*Action item:* From the article below about the felled elm trees, list every span of time given as a number.

*Given passage:*
This article was published 09/10/2020 (1862 days ago), so information in it may no longer be current.
When the elm fell outside my house, the weight of the trunk hitting the ground made my bed leap, momentarily, from the floor.
I was still in it, mind you, and I didn’t know it was a tree until I, still dazed with sleep, looked out my front window. My heart sank. It was carnage — the carnage familiar to anyone living in Winnipeg’s older neighbourhoods. Men in hardhats everywhere. Chainsaws and woodchippers, grinding down a big, strong elm tree into sawdust. One hundred years to grow, 45 minutes to cut down.
They weren’t done. Three (three!) more trees followed. One tree is sad enough; four, in one go, is a heartbreaking loss. Panic rose in my chest. I wanted to run out and tell them to stop.

*Records provided:*
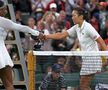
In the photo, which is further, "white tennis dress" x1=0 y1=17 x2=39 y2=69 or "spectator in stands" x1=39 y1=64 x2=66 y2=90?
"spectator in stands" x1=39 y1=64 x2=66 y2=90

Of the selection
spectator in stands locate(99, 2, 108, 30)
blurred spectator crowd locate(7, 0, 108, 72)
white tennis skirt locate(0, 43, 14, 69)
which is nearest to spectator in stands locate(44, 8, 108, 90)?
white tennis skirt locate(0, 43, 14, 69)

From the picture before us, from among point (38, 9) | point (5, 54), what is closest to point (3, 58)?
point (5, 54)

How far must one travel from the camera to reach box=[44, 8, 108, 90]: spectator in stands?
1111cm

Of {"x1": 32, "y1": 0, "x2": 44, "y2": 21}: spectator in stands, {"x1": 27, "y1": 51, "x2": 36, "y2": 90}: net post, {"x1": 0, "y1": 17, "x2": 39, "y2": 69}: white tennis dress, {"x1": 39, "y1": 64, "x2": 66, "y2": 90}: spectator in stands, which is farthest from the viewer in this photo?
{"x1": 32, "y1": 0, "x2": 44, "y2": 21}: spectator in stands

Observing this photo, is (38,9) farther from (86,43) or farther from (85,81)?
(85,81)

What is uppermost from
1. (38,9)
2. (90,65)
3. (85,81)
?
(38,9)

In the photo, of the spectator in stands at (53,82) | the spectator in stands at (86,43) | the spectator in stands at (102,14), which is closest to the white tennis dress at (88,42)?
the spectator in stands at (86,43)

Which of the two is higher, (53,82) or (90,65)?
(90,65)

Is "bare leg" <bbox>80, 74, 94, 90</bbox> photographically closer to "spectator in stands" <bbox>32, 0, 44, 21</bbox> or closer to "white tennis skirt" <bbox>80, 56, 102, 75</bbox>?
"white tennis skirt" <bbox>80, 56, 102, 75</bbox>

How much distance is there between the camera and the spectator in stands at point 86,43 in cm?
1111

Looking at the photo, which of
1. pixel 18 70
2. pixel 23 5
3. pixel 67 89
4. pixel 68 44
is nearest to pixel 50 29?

*Response to the task:*
1862 days
One hundred years
45 minutes